# [SET TASK 1]
Set down the passage of the alumni spotlight that runs between "Also growing up, my" and "was giving away.", inclusive.

Alumni Spotlight: Amy Likar combines life as a flute performer and educator in the San Francisco Bay Area

Amy Likar (Photo by Jack Paulus)
Ohio native Amy Likar (BM ‘91) grew up in Cuyahoga Falls and began studying piano when she was 8 years old with Jane Butcher. When Amy was 10, she began playing flute in Lincoln Elementary’s band, directed by Michael Corbissero, also a Kent State alumnus. At his suggestion, Amy began taking flute lessons with Kent State alumna Michelle Worthing, wife of former Kent State College of the Arts Dean Richard Worthing. Michelle was her teacher until Amy came to Kent State as a music education and flute performance major in the School of Music. 
 

Today, Amy lives and works in California’s San Francisco Bay Area with husband Jack Paulus (BS ‘89). She balances a busy performance and teaching schedule with work in Body Mapping and the Alexander Technique. Her recent “Breathing Book for Flute,” published in 2018 by Mountain Peak Music, has recently garnered positive critical acclaim in the April edition of “Flute Talk” and Spring edition of “The Flutist Quarterly.”

Read more about Amy’s life as a musician and how she carved her career path in the interview below!

Question:  Who were some of your musical influences during your artistically formative years?

Amy Likar: While in high school, my band directors Mr. Corbissero and Robert Feldbush (BS ‘59, MA ‘67) were major influences on me. Mr. Feldbush taught a theory class at Falls High that prepared me so well for Kent. After Mr. Feldbush retired, Chris Demarco and Barbara Saks became my band directors during my senior year. And then obviously, Michelle Worthing, my flute teacher. Robert Piotrowski (a two-time Kent State alumnus) was my middle school band director. Public school music education was very important in my life.

My other highly influential flute teachers included Martha Aarons (The Cleveland Orchestra), Katherine Borst Jones (The Ohio State University), Randall Hester (Columbus Symphony), Peter Lloyd (London Symphony) and Tim Day (San Francisco Symphony).

Also growing up, my parents would always get tickets to hear The Cleveland Orchestra at Blossom Music Center in Cuyahoga Falls. While my parents were older and didn’t want to drive to Cleveland to go to Severance Hall, they always made sure we attended concerts at Blossom. We would also often to go Akron to hear concerts at EJ Thomas Hall. I remember hearing many world famous musicians growing up.

While a student at Kent, I would often drive up to Severance Hall to hear The Cleveland Orchestra. I was a frequent recipient of the free tickets the School of Music was giving away.

Q: How did you come to study at Kent State? Who was your teacher while here?

# [RECORDED DATA]
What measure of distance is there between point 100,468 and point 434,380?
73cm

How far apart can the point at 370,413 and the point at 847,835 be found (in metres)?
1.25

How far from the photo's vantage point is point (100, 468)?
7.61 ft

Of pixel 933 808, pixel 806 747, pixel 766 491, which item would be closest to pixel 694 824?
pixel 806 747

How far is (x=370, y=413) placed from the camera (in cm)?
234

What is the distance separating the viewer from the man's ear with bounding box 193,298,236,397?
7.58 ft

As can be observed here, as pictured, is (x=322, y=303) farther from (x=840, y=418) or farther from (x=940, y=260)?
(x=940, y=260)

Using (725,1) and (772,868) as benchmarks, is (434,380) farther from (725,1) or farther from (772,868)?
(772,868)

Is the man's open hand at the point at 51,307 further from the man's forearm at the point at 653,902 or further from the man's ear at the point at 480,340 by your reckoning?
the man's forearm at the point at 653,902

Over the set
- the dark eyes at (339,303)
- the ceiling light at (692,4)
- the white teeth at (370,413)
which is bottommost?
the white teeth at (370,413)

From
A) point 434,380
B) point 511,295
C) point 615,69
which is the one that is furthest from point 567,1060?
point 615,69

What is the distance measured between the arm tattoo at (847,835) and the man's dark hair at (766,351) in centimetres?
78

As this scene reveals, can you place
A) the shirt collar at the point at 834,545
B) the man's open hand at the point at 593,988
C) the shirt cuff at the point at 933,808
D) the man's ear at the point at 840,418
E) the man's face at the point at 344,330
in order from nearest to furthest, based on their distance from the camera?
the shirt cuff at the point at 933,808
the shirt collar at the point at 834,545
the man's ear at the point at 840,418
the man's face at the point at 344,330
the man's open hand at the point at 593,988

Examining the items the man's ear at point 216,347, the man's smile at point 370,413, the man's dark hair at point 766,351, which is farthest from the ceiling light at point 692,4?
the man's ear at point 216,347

# [SET TASK 2]
Output as a numbered list the lines of the listing from the line holding "Using (725,1) and" through the end of the listing, inclusive, leaving out blank lines.

# [EXERCISE ANSWER 1]
Also growing up, my parents would always get tickets to hear The Cleveland Orchestra at Blossom Music Center in Cuyahoga Falls. While my parents were older and didn’t want to drive to Cleveland to go to Severance Hall, they always made sure we attended concerts at Blossom. We would also often to go Akron to hear concerts at EJ Thomas Hall. I remember hearing many world famous musicians growing up.

While a student at Kent, I would often drive up to Severance Hall to hear The Cleveland Orchestra. I was a frequent recipient of the free tickets the School of Music was giving away.

# [EXERCISE ANSWER 2]
1. Using (725,1) and (772,868) as benchmarks, is (434,380) farther from (725,1) or farther from (772,868)?
2. (772,868)
3. Is the man's open hand at the point at 51,307 further from the man's forearm at the point at 653,902 or further from the man's ear at the point at 480,340 by your reckoning?
4. the man's forearm at the point at 653,902
5. Over the set
6. - the dark eyes at (339,303)
7. - the ceiling light at (692,4)
8. - the white teeth at (370,413)
9. which is bottommost?
10. the white teeth at (370,413)
11. From
12. A) point 434,380
13. B) point 511,295
14. C) point 615,69
15. which is the one that is furthest from point 567,1060?
16. point 615,69
17. What is the distance measured between the arm tattoo at (847,835) and the man's dark hair at (766,351) in centimetres?
18. 78
19. As this scene reveals, can you place
20. A) the shirt collar at the point at 834,545
21. B) the man's open hand at the point at 593,988
22. C) the shirt cuff at the point at 933,808
23. D) the man's ear at the point at 840,418
24. E) the man's face at the point at 344,330
25. in order from nearest to furthest, based on their distance from the camera?
26. the shirt cuff at the point at 933,808
27. the shirt collar at the point at 834,545
28. the man's ear at the point at 840,418
29. the man's face at the point at 344,330
30. the man's open hand at the point at 593,988
31. Examining the items the man's ear at point 216,347, the man's smile at point 370,413, the man's dark hair at point 766,351, which is farthest from the ceiling light at point 692,4?
32. the man's ear at point 216,347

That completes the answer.